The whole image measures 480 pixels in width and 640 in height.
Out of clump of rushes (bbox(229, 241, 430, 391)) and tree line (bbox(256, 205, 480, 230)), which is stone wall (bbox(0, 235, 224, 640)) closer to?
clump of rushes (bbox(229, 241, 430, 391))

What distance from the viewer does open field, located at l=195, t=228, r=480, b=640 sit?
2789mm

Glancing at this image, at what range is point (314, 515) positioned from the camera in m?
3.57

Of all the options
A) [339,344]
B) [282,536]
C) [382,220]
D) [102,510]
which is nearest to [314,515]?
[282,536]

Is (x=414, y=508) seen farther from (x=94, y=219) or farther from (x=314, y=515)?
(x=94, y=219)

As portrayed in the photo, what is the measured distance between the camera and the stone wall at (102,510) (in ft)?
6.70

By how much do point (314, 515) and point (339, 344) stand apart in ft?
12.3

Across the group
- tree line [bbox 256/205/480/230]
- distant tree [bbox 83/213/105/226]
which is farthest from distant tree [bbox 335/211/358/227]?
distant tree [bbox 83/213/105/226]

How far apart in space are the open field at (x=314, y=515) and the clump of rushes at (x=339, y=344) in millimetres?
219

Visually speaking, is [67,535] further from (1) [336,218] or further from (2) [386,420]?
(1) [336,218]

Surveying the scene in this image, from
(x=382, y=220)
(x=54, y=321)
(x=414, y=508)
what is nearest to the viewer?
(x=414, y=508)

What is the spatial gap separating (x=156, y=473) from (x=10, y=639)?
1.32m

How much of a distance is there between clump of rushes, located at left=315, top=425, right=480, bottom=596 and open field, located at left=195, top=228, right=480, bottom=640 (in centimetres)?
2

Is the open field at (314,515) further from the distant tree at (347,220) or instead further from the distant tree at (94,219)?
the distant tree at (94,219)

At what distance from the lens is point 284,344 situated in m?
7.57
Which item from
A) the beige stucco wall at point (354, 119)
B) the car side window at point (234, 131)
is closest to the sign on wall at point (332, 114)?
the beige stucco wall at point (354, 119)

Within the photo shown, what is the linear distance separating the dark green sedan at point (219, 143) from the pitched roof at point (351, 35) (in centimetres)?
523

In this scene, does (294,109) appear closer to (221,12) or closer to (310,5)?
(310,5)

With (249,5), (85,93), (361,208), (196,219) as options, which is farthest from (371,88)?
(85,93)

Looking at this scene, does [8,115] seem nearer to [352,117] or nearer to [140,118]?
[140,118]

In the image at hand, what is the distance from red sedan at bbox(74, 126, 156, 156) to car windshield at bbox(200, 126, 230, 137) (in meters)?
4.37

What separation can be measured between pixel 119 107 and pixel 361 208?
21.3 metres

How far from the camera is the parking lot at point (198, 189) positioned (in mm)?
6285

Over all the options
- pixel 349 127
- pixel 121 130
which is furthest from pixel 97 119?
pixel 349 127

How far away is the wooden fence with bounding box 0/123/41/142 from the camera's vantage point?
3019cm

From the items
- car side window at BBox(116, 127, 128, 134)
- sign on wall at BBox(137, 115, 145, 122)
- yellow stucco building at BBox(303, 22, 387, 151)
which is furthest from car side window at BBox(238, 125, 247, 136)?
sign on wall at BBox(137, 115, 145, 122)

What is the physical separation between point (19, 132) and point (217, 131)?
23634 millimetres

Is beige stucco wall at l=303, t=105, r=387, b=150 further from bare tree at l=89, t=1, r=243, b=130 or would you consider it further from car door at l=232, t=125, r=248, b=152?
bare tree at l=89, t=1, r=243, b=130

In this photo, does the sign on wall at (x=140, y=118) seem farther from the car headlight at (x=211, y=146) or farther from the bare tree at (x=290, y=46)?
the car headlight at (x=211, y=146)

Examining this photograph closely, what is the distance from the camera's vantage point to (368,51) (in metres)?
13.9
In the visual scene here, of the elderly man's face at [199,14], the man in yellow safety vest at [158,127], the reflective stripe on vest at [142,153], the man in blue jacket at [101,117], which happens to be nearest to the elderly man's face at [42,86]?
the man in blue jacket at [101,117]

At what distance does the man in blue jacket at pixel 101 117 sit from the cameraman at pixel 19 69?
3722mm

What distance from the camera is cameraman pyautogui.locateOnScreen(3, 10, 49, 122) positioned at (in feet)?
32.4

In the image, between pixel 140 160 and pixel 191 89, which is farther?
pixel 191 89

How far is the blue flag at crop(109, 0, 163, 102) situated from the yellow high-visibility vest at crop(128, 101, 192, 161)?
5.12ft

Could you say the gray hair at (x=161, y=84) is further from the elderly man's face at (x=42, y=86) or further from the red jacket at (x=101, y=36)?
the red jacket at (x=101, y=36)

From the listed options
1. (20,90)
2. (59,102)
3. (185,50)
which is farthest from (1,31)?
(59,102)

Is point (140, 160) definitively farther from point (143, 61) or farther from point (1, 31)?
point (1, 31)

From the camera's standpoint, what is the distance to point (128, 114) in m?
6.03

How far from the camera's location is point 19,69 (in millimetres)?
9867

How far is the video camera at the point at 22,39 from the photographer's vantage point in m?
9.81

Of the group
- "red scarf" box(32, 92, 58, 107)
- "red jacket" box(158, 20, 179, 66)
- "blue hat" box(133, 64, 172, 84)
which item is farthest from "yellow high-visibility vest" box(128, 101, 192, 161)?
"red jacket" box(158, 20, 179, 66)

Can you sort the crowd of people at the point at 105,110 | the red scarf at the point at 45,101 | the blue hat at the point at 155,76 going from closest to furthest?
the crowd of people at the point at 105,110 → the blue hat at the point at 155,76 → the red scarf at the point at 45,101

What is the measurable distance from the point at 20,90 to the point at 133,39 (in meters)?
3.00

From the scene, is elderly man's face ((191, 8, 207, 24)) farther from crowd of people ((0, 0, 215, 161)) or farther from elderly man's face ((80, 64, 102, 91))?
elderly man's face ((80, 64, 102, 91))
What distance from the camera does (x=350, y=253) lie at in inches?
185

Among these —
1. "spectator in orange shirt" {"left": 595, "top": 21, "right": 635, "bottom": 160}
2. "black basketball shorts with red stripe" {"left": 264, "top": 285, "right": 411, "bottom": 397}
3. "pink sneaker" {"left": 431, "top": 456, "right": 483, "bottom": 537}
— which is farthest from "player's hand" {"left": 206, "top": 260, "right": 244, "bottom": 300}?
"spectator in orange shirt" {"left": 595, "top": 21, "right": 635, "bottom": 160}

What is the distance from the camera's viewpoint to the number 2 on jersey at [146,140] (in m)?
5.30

◇ ◇ ◇

◆ Aim
Repeat exactly the lines from the line containing "From the camera's standpoint, what" through the last line of the records above, including both, and nothing else.

◆ Answer to the exercise
From the camera's standpoint, what is the distance to point (128, 114) in m?
6.03

How far from the camera's location is point 19,69 (in millimetres)?
9867

How far is the video camera at the point at 22,39 from the photographer's vantage point in m?
9.81

Of the group
- "red scarf" box(32, 92, 58, 107)
- "red jacket" box(158, 20, 179, 66)
- "blue hat" box(133, 64, 172, 84)
which item is farthest from "yellow high-visibility vest" box(128, 101, 192, 161)?
"red jacket" box(158, 20, 179, 66)

Can you sort the crowd of people at the point at 105,110 | the red scarf at the point at 45,101 | the blue hat at the point at 155,76 going from closest to furthest?
the crowd of people at the point at 105,110 → the blue hat at the point at 155,76 → the red scarf at the point at 45,101

What is the measurable distance from the point at 20,90 to the point at 133,39 (in meters)?
3.00

From the scene, is elderly man's face ((191, 8, 207, 24)) farther from crowd of people ((0, 0, 215, 161)) or farther from elderly man's face ((80, 64, 102, 91))?
elderly man's face ((80, 64, 102, 91))
What distance from the camera does (x=350, y=253) lie at in inches?
185

Among these —
1. "spectator in orange shirt" {"left": 595, "top": 21, "right": 635, "bottom": 160}
2. "black basketball shorts with red stripe" {"left": 264, "top": 285, "right": 411, "bottom": 397}
3. "pink sneaker" {"left": 431, "top": 456, "right": 483, "bottom": 537}
— which is farthest from "player's hand" {"left": 206, "top": 260, "right": 244, "bottom": 300}?
"spectator in orange shirt" {"left": 595, "top": 21, "right": 635, "bottom": 160}

What is the distance from the camera's viewpoint to the number 2 on jersey at [146,140] (in m)?
5.30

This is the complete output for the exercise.